Accueillant partiellement un recours en responsabilité non contractuelle formé par M. Montanari, ancien agent national détaché auprès de la mission de politique de sécurité et de défense commune de l’Union européenne au Niger (ci-après la « Mission »), le Tribunal se prononce, pour la première fois, sur l’imputabilité à cette Mission des agissements de son commandant d’opération civile (COC), qui est hiérarchiquement rattaché au Service européen d’action extérieure (SEAE).

En avril 2015, le requérant a été détaché par le gouvernement italien auprès de la Mission en qualité de conseiller politique.

En mars 2017, il a introduit une première plainte pour harcèlement contre le responsable de la presse et de l’information publique de la Mission, puis une seconde plainte contre ce dernier ainsi que contre le chef de la Mission, pour comportement déloyal envers l’autorité de la Mission et négligence grave mettant en cause le devoir de sollicitude.

En juillet 2017, le requérant a demandé au COC d’ouvrir une enquête pour harcèlement contre le chef de la Mission et son adjoint. Le même jour, le chef de la Mission a adressé un avertissement au requérant pour lui avoir manqué de respect lors d’une réunion. À l’initiative du COC, un médiateur chargé d’examiner la situation sur place a rendu un rapport.

En novembre 2017, le chef de la Mission a rejeté la demande du requérant tendant à la régularisation d’une absence injustifiée et lui a adressé un second avertissement. Le requérant a alors réitéré auprès du COC l’ouverture d’une enquête pour des faits de harcèlement de la part du chef de la Mission et de son adjoint.

Par une décision du 10 avril 2018, le COC a définitivement rejeté la demande d’ouverture d’une enquête administrative présentée par le requérant.

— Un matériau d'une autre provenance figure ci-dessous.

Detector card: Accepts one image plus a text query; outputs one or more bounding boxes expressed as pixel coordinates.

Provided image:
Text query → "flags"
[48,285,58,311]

Dans ce contexte, le requérant a saisi le Tribunal, d’une part, d’un recours en annulation de la décision de la Mission rejetant sa demande indemnitaire en réparation des préjudices matériels, physiques et moraux qui auraient résulté de faits de harcèlement moral et de violations du droit à une bonne administration et du devoir de sollicitude et, d’autre part, d’un recours en indemnité.

Appréciation du Tribunal

À titre liminaire, concernant sa compétence, le Tribunal rappelle que, par la décision 2012/392 ( 1 ), la Mission a été créée pour soutenir le renforcement des capacités des intervenants nigériens en matière de sécurité en vue de lutter contre le terrorisme et la criminalité organisée. Son personnel est essentiellement composé d’agents détachés par les États membres, les institutions de l’Union et le Service européen pour l’action extérieure (SEAE) ( 2 ). Certes, l’article 7, paragraphe 2, de la décision 2012/392 prévoit qu’il appartient à l’État membre, à l’institution de l’Union ou au SEAE, respectivement, de répondre à toute plainte liée au détachement et d’intenter toute action contre l’agent concerné.

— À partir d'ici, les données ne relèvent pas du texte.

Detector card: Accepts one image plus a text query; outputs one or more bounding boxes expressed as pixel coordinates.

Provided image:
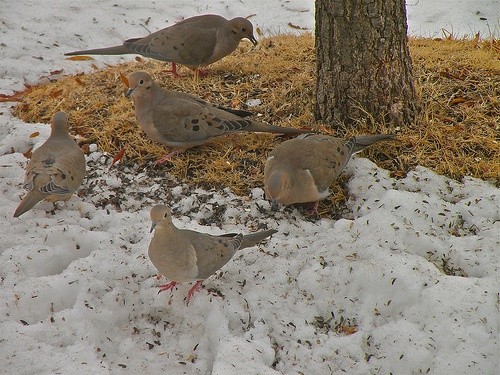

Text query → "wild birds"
[12,112,86,218]
[64,14,257,80]
[124,72,313,166]
[147,205,278,307]
[264,133,392,217]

Toutefois, premièrement, ainsi qu’il ressort de la jurisprudence rendue à propos de dispositions régissant l’activité d’autres missions relevant de la politique étrangère et de sécurité commune et rédigées dans des termes analogues à ceux de la décision 2012/392, les agents détachés par les États membres et ceux détachés par les institutions de l’Union étant soumis aux mêmes règles en ce qui concerne l’exercice de leurs fonctions sur le théâtre des opérations, le juge de l’Union est compétent pour contrôler la légalité des actes de gestion du personnel relatifs à des agents détachés par les États membres ayant pour objet de répondre aux besoins de ces missions sur le théâtre des opérations.

Deuxièmement, le requérant soulève la question de la légalité d’actes de gestion du personnel relatifs aux opérations sur le théâtre des opérations, et non des questions liées au détachement, au sens de l’article 7, paragraphe 2, de la décision 2012/392. Par conséquent, l’exception d’incompétence soulevée par la Mission est rejetée.

Le Tribunal examine ensuite les différentes exceptions d’irrecevabilité.

Il rappelle ainsi notamment qu’un recours en annulation intenté par une personne physique ou morale n’est recevable que dans la mesure où cette dernière a un intérêt à voir annuler l’acte attaqué. Un tel intérêt suppose que l’annulation de l’acte visé soit susceptible, par elle-même, d’avoir des conséquences juridiques et que le recours puisse ainsi, par son résultat, procurer un bénéfice à la partie qui l’a intenté. En outre, c’est à la partie requérante qu’il appartient d’apporter la preuve de son intérêt à agir.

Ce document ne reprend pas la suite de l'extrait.